> [AUFGABENBESCHREIBUNG] Kannst du den Text über den UN-Sicherheitsrat und Anna-Lenas Kritik an den Amerikanern nach seinem letzten Satz weiterführen?

> [DOKUMENTAUSZUG]
------------------------------------------------------------------------

"Der Sicherheitsrat besteht aus 15 Mitgliedern. Davon sind fünf ständige Mitglieder: Die USA, Russland, China, Großbritannien und Frankreich. Die fünf ständigen Mitglieder haben ein Vetorecht. Eine einzige Veto-Abgabe kann jeden Resolutionsentwurf abschmettern."
Besonders Amerika-kritisch ist Anna-Lena. Sie spricht so fließend Englisch als sei es ihre Muttersprache. "Nationale Alleingänge“, sagt sie, „vereiteln die meisten Ansätze, um zu mehr Verbindlichkeiten in den Vereinten Nationen zu kommen. Besonders die Amerikaner lassen ihren Willen zur Unterwerfung unter das völkerrechtliche Gewaltmonopol des Sicherheitsrates vermissen. Stattdessen versuchen sie im Alleingang oder mit Koalitionen unter ihrer Führung militärische und wirtschaftliche Interessen durchzusetzen."

------------------------------------------------------------------------

> [LISTE DER EINTRÄGE]
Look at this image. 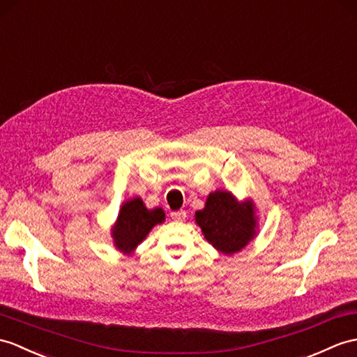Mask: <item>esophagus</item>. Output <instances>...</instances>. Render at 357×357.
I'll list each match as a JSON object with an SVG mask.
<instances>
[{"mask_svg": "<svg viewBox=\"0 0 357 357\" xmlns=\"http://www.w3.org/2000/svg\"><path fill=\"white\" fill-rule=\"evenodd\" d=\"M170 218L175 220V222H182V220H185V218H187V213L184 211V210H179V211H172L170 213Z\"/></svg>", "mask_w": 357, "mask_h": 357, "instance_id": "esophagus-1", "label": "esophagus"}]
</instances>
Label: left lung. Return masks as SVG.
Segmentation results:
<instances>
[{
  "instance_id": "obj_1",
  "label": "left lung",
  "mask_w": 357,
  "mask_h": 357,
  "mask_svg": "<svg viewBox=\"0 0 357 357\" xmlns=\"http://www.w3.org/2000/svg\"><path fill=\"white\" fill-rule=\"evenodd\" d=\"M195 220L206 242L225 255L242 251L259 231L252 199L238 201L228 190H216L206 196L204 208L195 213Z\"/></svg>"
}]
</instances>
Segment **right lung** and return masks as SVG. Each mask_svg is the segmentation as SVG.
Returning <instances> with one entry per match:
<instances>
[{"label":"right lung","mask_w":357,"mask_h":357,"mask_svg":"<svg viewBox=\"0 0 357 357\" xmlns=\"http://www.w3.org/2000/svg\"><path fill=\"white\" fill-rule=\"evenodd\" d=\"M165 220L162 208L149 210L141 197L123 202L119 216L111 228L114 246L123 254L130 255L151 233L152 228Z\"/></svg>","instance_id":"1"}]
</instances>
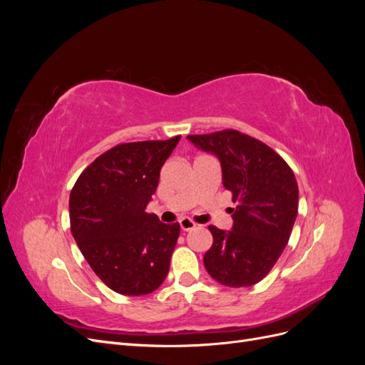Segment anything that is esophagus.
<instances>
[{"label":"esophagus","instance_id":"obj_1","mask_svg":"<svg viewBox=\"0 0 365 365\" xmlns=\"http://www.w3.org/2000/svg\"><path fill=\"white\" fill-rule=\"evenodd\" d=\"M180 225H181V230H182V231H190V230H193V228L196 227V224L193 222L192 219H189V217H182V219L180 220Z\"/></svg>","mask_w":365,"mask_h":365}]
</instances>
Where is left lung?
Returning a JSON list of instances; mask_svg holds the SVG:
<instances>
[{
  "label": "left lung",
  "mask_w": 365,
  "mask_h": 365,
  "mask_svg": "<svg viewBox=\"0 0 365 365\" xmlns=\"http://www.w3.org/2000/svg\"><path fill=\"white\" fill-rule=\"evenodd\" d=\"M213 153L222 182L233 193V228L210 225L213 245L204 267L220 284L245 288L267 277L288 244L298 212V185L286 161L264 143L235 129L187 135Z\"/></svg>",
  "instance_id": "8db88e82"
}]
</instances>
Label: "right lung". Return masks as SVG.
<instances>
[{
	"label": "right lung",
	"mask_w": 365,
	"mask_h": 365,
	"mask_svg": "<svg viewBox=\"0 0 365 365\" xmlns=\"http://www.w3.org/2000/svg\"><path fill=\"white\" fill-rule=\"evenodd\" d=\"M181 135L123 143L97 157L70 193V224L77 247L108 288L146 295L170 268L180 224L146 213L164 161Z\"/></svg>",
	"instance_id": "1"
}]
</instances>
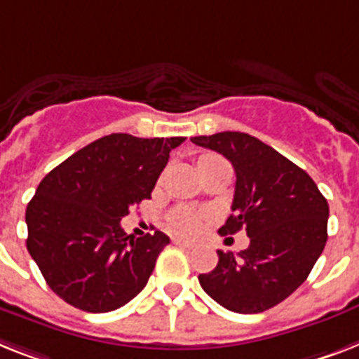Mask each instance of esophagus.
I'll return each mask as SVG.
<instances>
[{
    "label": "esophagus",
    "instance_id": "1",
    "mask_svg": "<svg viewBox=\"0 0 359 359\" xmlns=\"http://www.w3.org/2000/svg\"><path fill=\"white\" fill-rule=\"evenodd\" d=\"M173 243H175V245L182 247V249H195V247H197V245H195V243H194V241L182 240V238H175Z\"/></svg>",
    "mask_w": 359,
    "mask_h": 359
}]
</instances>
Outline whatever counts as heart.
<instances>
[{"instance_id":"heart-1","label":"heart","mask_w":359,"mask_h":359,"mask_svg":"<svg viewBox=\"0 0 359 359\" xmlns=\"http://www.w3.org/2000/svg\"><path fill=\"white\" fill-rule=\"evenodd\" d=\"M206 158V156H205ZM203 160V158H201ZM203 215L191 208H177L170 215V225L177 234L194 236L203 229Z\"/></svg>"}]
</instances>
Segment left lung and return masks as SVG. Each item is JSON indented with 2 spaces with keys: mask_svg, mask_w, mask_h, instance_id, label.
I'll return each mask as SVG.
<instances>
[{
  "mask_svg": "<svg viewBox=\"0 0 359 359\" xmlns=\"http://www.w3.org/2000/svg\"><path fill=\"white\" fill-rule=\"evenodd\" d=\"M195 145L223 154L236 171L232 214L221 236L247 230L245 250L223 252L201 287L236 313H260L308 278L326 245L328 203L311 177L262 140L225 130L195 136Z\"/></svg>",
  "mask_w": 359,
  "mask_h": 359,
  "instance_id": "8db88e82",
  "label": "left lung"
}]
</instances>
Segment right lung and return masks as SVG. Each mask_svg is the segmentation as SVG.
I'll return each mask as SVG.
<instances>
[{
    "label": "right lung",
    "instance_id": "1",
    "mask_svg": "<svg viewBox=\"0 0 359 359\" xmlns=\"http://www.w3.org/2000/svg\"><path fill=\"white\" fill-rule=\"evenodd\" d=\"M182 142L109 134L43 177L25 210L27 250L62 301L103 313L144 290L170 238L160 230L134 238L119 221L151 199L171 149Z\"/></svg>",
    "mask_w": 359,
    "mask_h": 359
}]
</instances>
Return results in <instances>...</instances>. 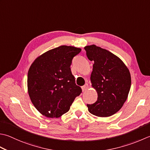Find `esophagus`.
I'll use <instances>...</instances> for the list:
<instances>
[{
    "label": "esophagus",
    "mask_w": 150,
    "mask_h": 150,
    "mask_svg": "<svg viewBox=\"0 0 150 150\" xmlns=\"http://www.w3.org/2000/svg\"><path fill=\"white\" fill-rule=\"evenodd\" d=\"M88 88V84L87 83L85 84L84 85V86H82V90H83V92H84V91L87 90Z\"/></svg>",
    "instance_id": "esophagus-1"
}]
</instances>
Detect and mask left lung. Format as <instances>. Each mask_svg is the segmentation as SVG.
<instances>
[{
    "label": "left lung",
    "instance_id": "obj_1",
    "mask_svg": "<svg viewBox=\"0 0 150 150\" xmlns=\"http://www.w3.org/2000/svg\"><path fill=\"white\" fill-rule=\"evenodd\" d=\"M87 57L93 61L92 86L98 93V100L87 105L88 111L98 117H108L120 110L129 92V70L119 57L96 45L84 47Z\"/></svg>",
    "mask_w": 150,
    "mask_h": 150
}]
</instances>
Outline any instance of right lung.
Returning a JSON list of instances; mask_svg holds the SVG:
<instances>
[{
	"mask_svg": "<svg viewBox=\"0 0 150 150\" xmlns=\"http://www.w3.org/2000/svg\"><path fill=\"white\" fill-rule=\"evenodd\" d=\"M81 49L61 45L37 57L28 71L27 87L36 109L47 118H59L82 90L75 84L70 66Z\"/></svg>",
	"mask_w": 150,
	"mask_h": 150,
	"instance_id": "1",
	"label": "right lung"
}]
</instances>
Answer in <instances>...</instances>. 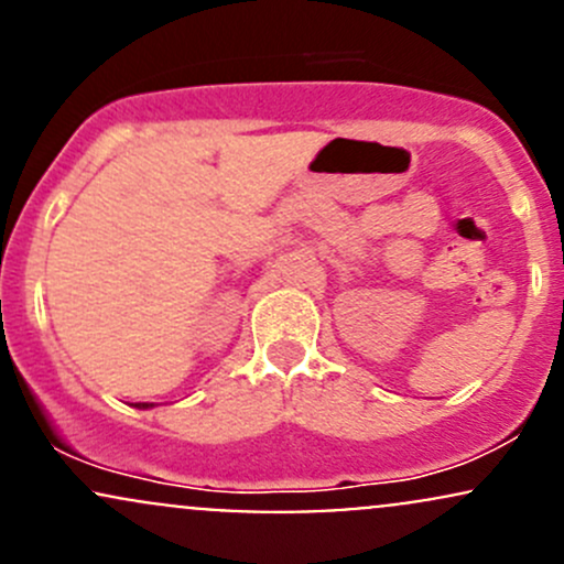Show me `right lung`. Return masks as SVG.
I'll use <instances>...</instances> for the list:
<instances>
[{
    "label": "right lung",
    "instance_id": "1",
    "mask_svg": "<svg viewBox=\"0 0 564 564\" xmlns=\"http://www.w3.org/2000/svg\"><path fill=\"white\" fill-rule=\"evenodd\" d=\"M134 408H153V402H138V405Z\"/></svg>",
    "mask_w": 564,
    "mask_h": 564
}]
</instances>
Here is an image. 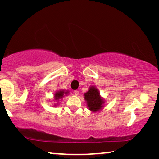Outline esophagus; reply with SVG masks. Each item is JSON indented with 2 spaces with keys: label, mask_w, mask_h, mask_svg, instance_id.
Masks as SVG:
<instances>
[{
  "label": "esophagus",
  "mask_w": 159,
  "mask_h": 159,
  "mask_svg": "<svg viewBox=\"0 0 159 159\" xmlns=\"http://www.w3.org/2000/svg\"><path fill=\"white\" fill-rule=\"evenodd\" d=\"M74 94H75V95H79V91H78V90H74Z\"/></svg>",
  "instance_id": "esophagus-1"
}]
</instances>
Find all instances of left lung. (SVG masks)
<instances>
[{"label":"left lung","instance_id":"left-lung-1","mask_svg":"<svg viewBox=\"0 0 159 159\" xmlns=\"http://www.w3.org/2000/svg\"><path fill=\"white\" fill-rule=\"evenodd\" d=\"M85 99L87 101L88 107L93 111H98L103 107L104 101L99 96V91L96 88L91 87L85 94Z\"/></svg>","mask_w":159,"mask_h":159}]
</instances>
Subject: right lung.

------------------------------------------------------------------------

> [AUSGABE DIESER ÜBUNG]
Eine andere Studentin verweist auf Täuschungsmanöver der George W. Bush-Regierung beim Angriffskrieg gegen den Irak.
"Die Charta der Vereinten Nationen verlangt ein Gewaltverbot zur Beilegung von Streitigkeiten und untersagt Angriffskriege. Dagegen haben die USA immer wieder verstoßen. Ohne ein Mandat der UNO haben sie in anderen Staaten Krieg geführt. Schon im Jahre 2001 plante das Pentagon eine Invasion im Irak- zwei Jahre bevor die USA dann einmarschierten. Washington erklärte, der Irak stelle Massenvernichtungs-Waffen her und wolle die USA angreifen. Wie sich später herausstellte, entbehrten die amerikanischen Behauptungen jeder Grundlage. Der Überfall auf den Irak war ohne ein Mandat des Weltsicherheitsrates."
Die Studenten klopfen zustimmend.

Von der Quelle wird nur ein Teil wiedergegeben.